▶ [YOUR TASK]
The response must contain the complete data, printed exactly.

*** Opening of DATASET RECORDS ***

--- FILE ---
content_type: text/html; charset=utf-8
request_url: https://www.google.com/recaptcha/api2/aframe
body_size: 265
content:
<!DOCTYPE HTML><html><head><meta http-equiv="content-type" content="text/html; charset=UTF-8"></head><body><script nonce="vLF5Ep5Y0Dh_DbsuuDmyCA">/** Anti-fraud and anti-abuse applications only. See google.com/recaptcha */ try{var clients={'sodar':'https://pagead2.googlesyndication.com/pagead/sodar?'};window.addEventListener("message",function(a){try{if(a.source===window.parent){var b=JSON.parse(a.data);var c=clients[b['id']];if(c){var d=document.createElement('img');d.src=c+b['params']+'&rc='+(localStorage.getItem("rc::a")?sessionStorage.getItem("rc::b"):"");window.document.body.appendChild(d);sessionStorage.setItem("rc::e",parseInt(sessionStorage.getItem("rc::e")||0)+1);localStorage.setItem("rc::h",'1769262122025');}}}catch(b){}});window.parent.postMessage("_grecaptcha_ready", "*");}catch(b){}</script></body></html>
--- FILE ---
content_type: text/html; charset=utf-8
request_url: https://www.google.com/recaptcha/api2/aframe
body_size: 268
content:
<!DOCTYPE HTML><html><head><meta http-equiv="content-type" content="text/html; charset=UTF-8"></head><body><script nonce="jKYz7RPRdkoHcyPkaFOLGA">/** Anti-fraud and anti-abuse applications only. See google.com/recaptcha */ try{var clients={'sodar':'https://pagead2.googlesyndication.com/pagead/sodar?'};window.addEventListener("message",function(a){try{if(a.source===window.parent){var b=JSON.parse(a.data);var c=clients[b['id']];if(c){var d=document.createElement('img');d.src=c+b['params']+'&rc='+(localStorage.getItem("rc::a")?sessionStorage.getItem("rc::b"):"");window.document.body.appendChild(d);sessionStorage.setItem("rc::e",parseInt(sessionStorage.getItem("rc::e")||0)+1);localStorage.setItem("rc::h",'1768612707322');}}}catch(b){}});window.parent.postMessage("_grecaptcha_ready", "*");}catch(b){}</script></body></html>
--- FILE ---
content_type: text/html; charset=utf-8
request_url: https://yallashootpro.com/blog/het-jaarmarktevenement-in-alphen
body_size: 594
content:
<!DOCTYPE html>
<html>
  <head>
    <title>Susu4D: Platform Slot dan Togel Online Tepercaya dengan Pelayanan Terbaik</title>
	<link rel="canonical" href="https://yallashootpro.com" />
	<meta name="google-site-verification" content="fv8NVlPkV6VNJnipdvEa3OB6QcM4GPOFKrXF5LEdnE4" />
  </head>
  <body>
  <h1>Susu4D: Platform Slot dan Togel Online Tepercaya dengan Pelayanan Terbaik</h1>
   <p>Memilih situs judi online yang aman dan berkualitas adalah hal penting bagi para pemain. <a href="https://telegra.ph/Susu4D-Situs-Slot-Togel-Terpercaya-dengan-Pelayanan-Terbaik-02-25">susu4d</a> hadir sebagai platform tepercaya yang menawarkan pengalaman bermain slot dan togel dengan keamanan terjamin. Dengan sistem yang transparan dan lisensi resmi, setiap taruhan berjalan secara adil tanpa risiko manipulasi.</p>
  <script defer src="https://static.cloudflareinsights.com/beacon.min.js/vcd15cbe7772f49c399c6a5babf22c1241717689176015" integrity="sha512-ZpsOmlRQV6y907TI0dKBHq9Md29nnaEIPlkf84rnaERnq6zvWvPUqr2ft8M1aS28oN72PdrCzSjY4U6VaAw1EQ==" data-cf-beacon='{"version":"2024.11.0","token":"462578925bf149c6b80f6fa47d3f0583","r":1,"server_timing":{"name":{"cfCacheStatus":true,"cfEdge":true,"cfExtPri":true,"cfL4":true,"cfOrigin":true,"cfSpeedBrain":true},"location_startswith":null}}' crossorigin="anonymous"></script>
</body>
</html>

*** Close of DATASET RECORDS ***

▶ [ANSWER TO THE PROBLEM]
--- FILE ---
content_type: text/html; charset=utf-8
request_url: https://www.google.com/recaptcha/api2/aframe
body_size: 265
content:
<!DOCTYPE HTML><html><head><meta http-equiv="content-type" content="text/html; charset=UTF-8"></head><body><script nonce="vLF5Ep5Y0Dh_DbsuuDmyCA">/** Anti-fraud and anti-abuse applications only. See google.com/recaptcha */ try{var clients={'sodar':'https://pagead2.googlesyndication.com/pagead/sodar?'};window.addEventListener("message",function(a){try{if(a.source===window.parent){var b=JSON.parse(a.data);var c=clients[b['id']];if(c){var d=document.createElement('img');d.src=c+b['params']+'&rc='+(localStorage.getItem("rc::a")?sessionStorage.getItem("rc::b"):"");window.document.body.appendChild(d);sessionStorage.setItem("rc::e",parseInt(sessionStorage.getItem("rc::e")||0)+1);localStorage.setItem("rc::h",'1769262122025');}}}catch(b){}});window.parent.postMessage("_grecaptcha_ready", "*");}catch(b){}</script></body></html>
--- FILE ---
content_type: text/html; charset=utf-8
request_url: https://www.google.com/recaptcha/api2/aframe
body_size: 268
content:
<!DOCTYPE HTML><html><head><meta http-equiv="content-type" content="text/html; charset=UTF-8"></head><body><script nonce="jKYz7RPRdkoHcyPkaFOLGA">/** Anti-fraud and anti-abuse applications only. See google.com/recaptcha */ try{var clients={'sodar':'https://pagead2.googlesyndication.com/pagead/sodar?'};window.addEventListener("message",function(a){try{if(a.source===window.parent){var b=JSON.parse(a.data);var c=clients[b['id']];if(c){var d=document.createElement('img');d.src=c+b['params']+'&rc='+(localStorage.getItem("rc::a")?sessionStorage.getItem("rc::b"):"");window.document.body.appendChild(d);sessionStorage.setItem("rc::e",parseInt(sessionStorage.getItem("rc::e")||0)+1);localStorage.setItem("rc::h",'1768612707322');}}}catch(b){}});window.parent.postMessage("_grecaptcha_ready", "*");}catch(b){}</script></body></html>
--- FILE ---
content_type: text/html; charset=utf-8
request_url: https://yallashootpro.com/blog/het-jaarmarktevenement-in-alphen
body_size: 594
content:
<!DOCTYPE html>
<html>
  <head>
    <title>Susu4D: Platform Slot dan Togel Online Tepercaya dengan Pelayanan Terbaik</title>
	<link rel="canonical" href="https://yallashootpro.com" />
	<meta name="google-site-verification" content="fv8NVlPkV6VNJnipdvEa3OB6QcM4GPOFKrXF5LEdnE4" />
  </head>
  <body>
  <h1>Susu4D: Platform Slot dan Togel Online Tepercaya dengan Pelayanan Terbaik</h1>
   <p>Memilih situs judi online yang aman dan berkualitas adalah hal penting bagi para pemain. <a href="https://telegra.ph/Susu4D-Situs-Slot-Togel-Terpercaya-dengan-Pelayanan-Terbaik-02-25">susu4d</a> hadir sebagai platform tepercaya yang menawarkan pengalaman bermain slot dan togel dengan keamanan terjamin. Dengan sistem yang transparan dan lisensi resmi, setiap taruhan berjalan secara adil tanpa risiko manipulasi.</p>
  <script defer src="https://static.cloudflareinsights.com/beacon.min.js/vcd15cbe7772f49c399c6a5babf22c1241717689176015" integrity="sha512-ZpsOmlRQV6y907TI0dKBHq9Md29nnaEIPlkf84rnaERnq6zvWvPUqr2ft8M1aS28oN72PdrCzSjY4U6VaAw1EQ==" data-cf-beacon='{"version":"2024.11.0","token":"462578925bf149c6b80f6fa47d3f0583","r":1,"server_timing":{"name":{"cfCacheStatus":true,"cfEdge":true,"cfExtPri":true,"cfL4":true,"cfOrigin":true,"cfSpeedBrain":true},"location_startswith":null}}' crossorigin="anonymous"></script>
</body>
</html>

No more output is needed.